→ Descrição da tarefa
Transcreva do excerto sobre o Senhor Castilho o trecho que começa nas palavras "Recebi a notícia" e termina depois de "paz, queridíssimo amigo.".

→ Excerto da fonte
Sexta, 28.
Recebi a notícia com consternação. O nosso amigo Senhor Castilho faleceu na sequência de uma pneumonia seguida de uma bactéria que contraiu no hospital. Vai fazer-nos falta, o nosso capitalista ao já pequeno núcleo de tertulianos que desde o antigo regime se reúne na Brasileira. A pouco e pouco, quase em segredo, todos se vão. Castilho, em verdade, nada tinha a ver connosco, sendo um homem rico, toda a sua conversa repousava na economia, no deve e haver, nas recordações dos vultos de antanho que ele conhecera e com quem acamaradara. Mesmo assim, gostava de nos aturar, encolhia os ombros aos nossos desassombros ideológicos opostos aos seus, era um cavalheiro à moda antiga, cordial, educado, sóbrio. Repousa em paz, queridíssimo amigo.

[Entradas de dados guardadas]
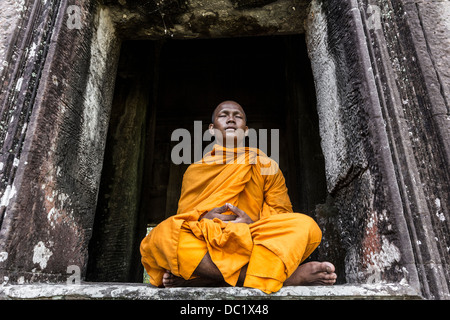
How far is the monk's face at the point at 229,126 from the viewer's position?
250 centimetres

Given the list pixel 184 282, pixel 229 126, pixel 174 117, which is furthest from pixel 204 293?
pixel 174 117

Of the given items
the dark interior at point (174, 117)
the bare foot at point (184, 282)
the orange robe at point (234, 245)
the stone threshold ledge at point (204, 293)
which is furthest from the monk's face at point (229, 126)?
the dark interior at point (174, 117)

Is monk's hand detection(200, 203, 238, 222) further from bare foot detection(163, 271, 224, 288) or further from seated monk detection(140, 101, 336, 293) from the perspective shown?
bare foot detection(163, 271, 224, 288)

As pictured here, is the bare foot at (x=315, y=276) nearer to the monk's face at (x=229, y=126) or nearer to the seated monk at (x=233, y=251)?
the seated monk at (x=233, y=251)

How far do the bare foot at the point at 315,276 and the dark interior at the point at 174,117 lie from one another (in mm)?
2068

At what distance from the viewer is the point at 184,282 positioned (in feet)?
5.36

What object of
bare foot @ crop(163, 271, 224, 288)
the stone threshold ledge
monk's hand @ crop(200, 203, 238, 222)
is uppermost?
monk's hand @ crop(200, 203, 238, 222)

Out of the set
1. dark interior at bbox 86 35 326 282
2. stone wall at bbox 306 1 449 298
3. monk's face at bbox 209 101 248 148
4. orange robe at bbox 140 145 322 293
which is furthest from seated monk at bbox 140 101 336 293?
dark interior at bbox 86 35 326 282

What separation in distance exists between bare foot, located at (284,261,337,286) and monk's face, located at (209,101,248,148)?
1.16m

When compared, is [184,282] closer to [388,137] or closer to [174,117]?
[388,137]

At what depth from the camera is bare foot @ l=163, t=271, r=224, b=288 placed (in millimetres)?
1614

→ Área de resposta
Recebi a notícia com consternação. O nosso amigo Senhor Castilho faleceu na sequência de uma pneumonia seguida de uma bactéria que contraiu no hospital. Vai fazer-nos falta, o nosso capitalista ao já pequeno núcleo de tertulianos que desde o antigo regime se reúne na Brasileira. A pouco e pouco, quase em segredo, todos se vão. Castilho, em verdade, nada tinha a ver connosco, sendo um homem rico, toda a sua conversa repousava na economia, no deve e haver, nas recordações dos vultos de antanho que ele conhecera e com quem acamaradara. Mesmo assim, gostava de nos aturar, encolhia os ombros aos nossos desassombros ideológicos opostos aos seus, era um cavalheiro à moda antiga, cordial, educado, sóbrio. Repousa em paz, queridíssimo amigo.